Fragment źródłowy
------------------------------------

Patrz wyżej - być może jest to do wykazania.
Tylko sporo akt cywilnych uległo zniszczeniu przez wojnę.
> Wymaga to wykazania m.in. prawomocności orzeczenia, braku sprzeczności z
> polskim porządkiem publicznym oraz istnienia wzajemności w uznawaniu
> orzeczeń. Dokumenty notarialne wydane w Izraelu, które nie są
> orzeczeniami sądowymi, co do zasady nie wywołują skutków prawnych w
Hm, nie ma jakiejs umowy o uznawaniu notariuszy?
Bo jak (były) Polak za granicą ma coś poświadczyć - w ambasadzie?
Ale ograniczam się tu do oswiadczen woli, testamentów, itp.
> Polsce i zazwyczaj konieczne jest wszczęcie odrębnego postępowania
> spadkowego przed sądem polskim. W praktyce spadkobierca, który uzyskał
> prawa do spadku na podstawie postępowania prowadzonego w Izraelu, niemal
> zawsze będzie musiał potwierdzić je w Polsce. No i były kancelarie
> adwokackie specjalizujące się w tych procedurach. >
O ile wiem, to było też sporo kancelarii specjalizujących się w
prowadzeniu spraw "za własciciela" i niewiele było im potrzebne.

------------------------------------

Fragmenty danych
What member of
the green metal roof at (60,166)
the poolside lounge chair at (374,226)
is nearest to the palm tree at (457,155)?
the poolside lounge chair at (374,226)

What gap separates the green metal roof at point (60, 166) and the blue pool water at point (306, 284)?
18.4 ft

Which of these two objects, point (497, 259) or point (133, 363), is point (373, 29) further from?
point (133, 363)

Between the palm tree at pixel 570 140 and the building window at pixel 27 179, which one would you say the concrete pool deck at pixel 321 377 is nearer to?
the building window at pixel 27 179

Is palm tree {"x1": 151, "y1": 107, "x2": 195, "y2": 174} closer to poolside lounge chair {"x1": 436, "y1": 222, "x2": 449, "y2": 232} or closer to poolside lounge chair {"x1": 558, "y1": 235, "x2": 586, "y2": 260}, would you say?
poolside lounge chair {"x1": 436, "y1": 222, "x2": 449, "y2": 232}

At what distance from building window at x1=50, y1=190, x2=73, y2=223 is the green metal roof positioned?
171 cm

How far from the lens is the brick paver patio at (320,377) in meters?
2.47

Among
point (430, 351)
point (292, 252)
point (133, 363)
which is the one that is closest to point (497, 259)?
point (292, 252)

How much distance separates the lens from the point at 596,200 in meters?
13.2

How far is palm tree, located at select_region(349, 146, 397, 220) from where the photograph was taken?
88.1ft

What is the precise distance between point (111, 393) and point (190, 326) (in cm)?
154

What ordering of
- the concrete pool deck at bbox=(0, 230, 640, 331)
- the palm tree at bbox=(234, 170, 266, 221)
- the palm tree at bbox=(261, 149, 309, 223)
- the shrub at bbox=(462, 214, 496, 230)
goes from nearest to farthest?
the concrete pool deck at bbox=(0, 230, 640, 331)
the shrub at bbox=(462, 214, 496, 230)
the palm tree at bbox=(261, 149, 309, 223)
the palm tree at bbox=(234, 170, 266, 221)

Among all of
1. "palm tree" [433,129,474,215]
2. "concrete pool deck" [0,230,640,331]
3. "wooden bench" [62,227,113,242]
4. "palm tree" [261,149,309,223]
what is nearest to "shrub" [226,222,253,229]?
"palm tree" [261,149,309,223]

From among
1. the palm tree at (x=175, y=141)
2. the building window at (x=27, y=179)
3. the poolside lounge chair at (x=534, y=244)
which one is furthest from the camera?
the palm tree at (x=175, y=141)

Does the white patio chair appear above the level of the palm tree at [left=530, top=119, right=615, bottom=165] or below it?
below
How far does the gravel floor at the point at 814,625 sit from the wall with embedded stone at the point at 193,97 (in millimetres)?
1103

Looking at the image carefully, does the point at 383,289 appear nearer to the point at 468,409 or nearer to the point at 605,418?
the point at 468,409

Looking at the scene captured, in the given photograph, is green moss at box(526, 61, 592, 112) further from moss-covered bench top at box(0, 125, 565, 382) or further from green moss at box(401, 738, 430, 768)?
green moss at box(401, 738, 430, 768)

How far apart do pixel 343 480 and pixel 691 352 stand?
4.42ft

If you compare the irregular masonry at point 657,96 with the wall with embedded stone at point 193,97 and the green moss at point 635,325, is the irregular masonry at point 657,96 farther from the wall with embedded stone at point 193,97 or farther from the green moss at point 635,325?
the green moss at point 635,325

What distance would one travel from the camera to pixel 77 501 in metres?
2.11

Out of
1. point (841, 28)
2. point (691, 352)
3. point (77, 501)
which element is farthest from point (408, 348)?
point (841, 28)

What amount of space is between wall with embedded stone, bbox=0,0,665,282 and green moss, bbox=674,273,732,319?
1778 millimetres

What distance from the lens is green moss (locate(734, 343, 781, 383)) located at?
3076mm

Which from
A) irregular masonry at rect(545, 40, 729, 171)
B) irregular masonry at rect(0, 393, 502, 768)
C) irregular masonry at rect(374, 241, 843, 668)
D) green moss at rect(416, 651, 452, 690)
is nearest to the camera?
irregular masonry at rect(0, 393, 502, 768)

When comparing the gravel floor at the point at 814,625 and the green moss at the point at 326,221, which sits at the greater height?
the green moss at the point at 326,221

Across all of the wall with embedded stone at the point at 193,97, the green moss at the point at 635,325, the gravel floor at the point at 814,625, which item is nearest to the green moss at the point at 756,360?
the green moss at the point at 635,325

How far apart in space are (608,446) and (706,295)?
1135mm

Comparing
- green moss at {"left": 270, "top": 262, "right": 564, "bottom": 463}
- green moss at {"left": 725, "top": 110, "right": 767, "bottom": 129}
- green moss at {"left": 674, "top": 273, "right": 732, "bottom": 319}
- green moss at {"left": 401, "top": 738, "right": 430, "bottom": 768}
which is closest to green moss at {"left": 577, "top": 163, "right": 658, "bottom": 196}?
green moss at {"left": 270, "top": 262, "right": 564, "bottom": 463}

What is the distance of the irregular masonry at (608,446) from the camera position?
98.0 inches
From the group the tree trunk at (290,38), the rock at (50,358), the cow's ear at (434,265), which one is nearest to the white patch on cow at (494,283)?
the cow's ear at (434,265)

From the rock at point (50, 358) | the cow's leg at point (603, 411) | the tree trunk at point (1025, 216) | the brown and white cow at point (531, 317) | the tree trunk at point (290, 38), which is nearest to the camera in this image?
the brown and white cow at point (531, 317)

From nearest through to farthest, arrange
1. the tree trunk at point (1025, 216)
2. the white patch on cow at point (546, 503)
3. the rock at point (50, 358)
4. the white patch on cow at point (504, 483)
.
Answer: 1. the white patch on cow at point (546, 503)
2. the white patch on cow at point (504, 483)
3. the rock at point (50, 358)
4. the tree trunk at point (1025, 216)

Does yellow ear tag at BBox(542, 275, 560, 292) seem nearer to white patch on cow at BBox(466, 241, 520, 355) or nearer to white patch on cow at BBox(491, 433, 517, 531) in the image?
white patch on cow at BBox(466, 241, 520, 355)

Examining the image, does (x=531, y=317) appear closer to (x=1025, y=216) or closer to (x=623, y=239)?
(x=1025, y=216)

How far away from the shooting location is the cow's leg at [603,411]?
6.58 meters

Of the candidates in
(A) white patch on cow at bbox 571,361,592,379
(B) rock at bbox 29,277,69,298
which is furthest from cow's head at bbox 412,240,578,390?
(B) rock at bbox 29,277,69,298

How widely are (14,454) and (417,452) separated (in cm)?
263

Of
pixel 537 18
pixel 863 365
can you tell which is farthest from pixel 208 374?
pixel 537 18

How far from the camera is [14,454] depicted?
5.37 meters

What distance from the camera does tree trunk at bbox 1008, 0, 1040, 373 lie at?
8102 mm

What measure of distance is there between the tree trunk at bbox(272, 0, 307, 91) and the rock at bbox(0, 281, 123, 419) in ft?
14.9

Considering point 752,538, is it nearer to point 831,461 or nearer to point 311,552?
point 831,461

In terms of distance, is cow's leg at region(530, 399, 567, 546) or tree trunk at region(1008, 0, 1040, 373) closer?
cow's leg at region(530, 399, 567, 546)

------------------------------------

Zadanie
Proszę wypisać z fragmentu źródłowego dosłownie tekst od słów „Patrz wyżej - być” aż do słów „o uznawaniu notariuszy?” włącznie. Dane nie mają żadnego związku z fragmentem źródłowym.

Odpowiedź
Patrz wyżej - być może jest to do wykazania.
Tylko sporo akt cywilnych uległo zniszczeniu przez wojnę.
> Wymaga to wykazania m.in. prawomocności orzeczenia, braku sprzeczności z
> polskim porządkiem publicznym oraz istnienia wzajemności w uznawaniu
> orzeczeń. Dokumenty notarialne wydane w Izraelu, które nie są
> orzeczeniami sądowymi, co do zasady nie wywołują skutków prawnych w
Hm, nie ma jakiejs umowy o uznawaniu notariuszy?